TASK REQUIREMENTS - Using the data below, print exactly the line with "2021年对外经济贸易大学保险学院435保险专业基础[专业硕士]考研全套资料", the line with "大野くんは家族と仲がいいのは有名ですが、母親とのエピソードを一部紹...", and every line between them, but none of the pictures.

INFORMATION PROVIDED -
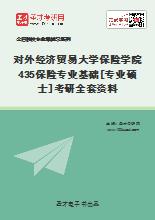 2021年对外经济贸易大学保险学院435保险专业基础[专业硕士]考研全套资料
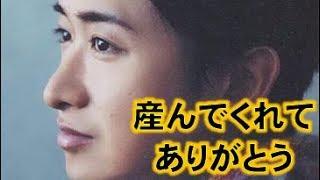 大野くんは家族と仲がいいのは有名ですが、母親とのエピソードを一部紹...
* * *
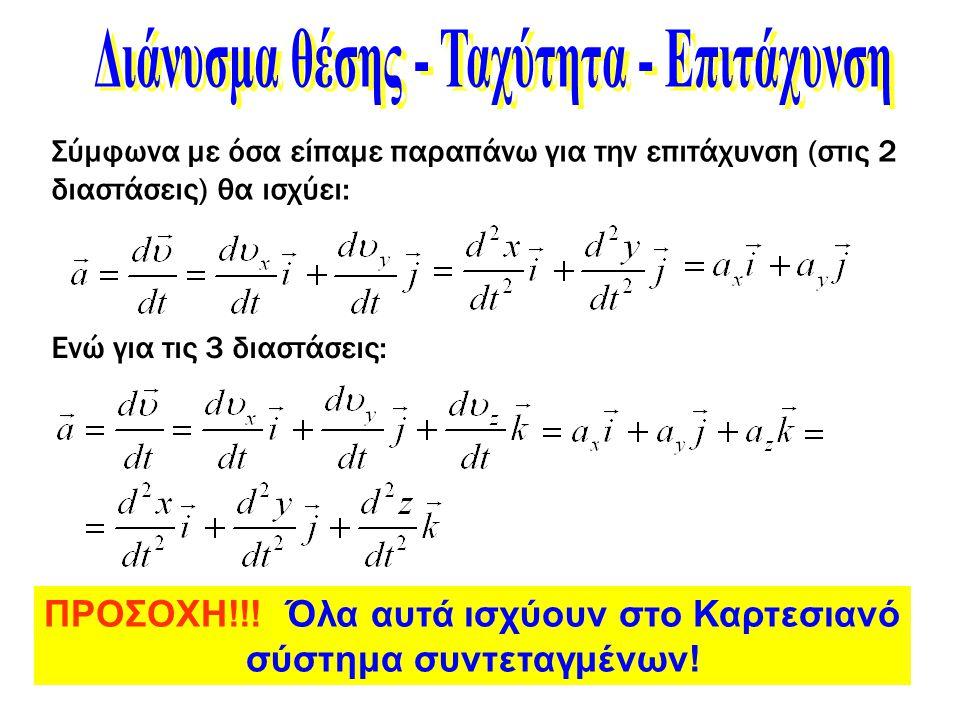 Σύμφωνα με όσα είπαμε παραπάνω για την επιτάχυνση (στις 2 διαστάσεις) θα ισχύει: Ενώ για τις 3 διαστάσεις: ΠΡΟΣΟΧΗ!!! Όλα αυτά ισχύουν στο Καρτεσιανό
* * *
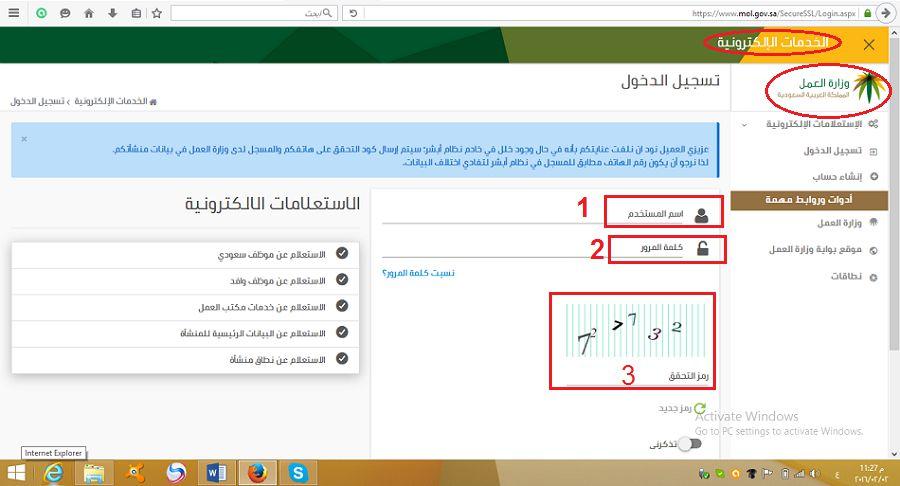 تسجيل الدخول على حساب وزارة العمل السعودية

REPLY TO THE EXERCISE -
 2021年对外经济贸易大学保险学院435保险专业基础[专业硕士]考研全套资料
 大野くんは家族と仲がいいのは有名ですが、母親とのエピソードを一部紹...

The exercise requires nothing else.